Pharmacokinetics and lung delivery of PDDS-aerosolized amikacin (NKTR-061) in intubated and mechanically ventilated patients with nosocomial pneumonia

Critical Care - Tập 13 - Trang 1-10 - 2009
Charles-Edouard Luyt1, Marc Clavel2, Kalpalatha Guntupalli3, Jay Johannigman4, John I Kennedy5, Christopher Wood6, Kevin Corkery7, Dennis Gribben8, Jean Chastre1
1Service de Réanimation Médicale, Groupe Hospitalier Pitié-Salpêtrière, Assistance Publique-Hôpitaux de Paris, Université Paris-Pierre-et-Marie-Curie, 47 boulevard de l'Hôpital, Paris, France
2Service de Réanimation Médicale, Centre Hospitalier Dupuytren, Limoges, France
3Critical Care, Baylor College of Medicine, Houston, USA
4Department of Surgery, Division of Trauma/Critical Care, University of Cincinnati, Cincinnati, USA
5Division of Pulmonary and Critical Care Medicine, University of Alabama, Birmingham, USA
6Critical Care Department, University of Tennessee Health Science Center, Memphis, USA
7Novartis Pharmaceutical Corp, San Carlos, USA
8Talima Therapeutics, San Carlos, USA

Tóm tắt

Aminoglycosides aerosolization might achieve better diffusion into the alveolar compartment than intravenous use. The objective of this multicenter study was to evaluate aerosol-delivered amikacin penetration into the alveolar epithelial lining fluid (ELF) using a new vibrating mesh nebulizer (Pulmonary Drug Delivery System (PDDS), Nektar Therapeutics), which delivers high doses to the lungs.
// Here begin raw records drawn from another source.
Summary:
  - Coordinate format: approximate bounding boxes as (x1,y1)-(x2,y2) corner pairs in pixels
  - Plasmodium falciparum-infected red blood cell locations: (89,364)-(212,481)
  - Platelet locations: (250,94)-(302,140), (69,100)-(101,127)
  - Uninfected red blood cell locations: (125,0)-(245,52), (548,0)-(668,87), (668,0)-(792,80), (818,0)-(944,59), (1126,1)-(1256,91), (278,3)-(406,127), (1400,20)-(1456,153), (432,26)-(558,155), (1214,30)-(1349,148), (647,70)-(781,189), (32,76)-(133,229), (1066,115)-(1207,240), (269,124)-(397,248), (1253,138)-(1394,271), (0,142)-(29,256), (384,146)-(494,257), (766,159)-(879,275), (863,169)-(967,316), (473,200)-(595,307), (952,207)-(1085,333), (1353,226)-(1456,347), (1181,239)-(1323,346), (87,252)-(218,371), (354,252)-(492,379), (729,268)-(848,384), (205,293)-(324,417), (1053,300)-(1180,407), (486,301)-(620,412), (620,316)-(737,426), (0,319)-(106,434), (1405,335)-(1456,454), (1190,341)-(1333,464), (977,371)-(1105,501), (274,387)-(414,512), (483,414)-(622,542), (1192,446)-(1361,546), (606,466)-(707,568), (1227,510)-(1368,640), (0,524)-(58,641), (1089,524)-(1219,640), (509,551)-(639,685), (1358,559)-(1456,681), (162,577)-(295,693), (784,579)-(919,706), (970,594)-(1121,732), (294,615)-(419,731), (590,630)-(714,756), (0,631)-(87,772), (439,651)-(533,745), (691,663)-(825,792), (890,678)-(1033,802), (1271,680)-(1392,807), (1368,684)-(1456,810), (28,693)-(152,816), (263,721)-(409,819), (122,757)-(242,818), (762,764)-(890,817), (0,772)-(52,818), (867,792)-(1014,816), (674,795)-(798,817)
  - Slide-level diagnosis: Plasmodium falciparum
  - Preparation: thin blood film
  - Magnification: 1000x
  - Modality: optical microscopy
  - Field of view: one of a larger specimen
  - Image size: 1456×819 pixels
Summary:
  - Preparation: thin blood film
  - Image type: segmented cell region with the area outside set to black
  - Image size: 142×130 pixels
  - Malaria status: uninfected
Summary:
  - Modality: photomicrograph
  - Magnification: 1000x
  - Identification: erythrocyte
Nebulized amikacin (400 mg bid) was delivered to the lungs of 28 mechanically ventilated patients with Gram-negative VAP for 7-14 days, adjunctive to intravenous therapy. On treatment day 3, 30 minutes after completing aerosol delivery, all the patients underwent bronchoalveolar lavage in the infection-involved area and the ELF amikacin concentration was determined. The same day, urine and serum amikacin concentrations were determined at different time points. Median (range) ELF amikacin and maximum serum amikacin concentrations were 976.1 (135.7-16127.6) and 0.9 (0.62-1.73) μg/mL, respectively. The median total amount of amikacin excreted in urine during the first and second 12-hour collection on day 3 were 19 (12.21-28) and 21.2 (14.1-29.98) μg, respectively. During the study period, daily through amikacin measurements were below the level of nephrotoxicity. Sixty-four unexpected adverse events were reported, among which 2 were deemed possibly due to nebulized amikacin: one episode of worsening renal failure, and one episode of bronchospasm. PDDS delivery of aerosolized amikacin achieved very high aminoglycoside concentrations in ELF from radiography-controlled infection-involved zones, while maintaining safe serum amikacin concentrations. The ELF concentrations always exceeded the amikacin minimum inhibitory concentrations for Gram-negative microorganisms usually responsible for these pneumonias. The clinical impact of amikacin delivery with this system remains to be determined. ClinicalTrials.gov Identifier: NCT01021436.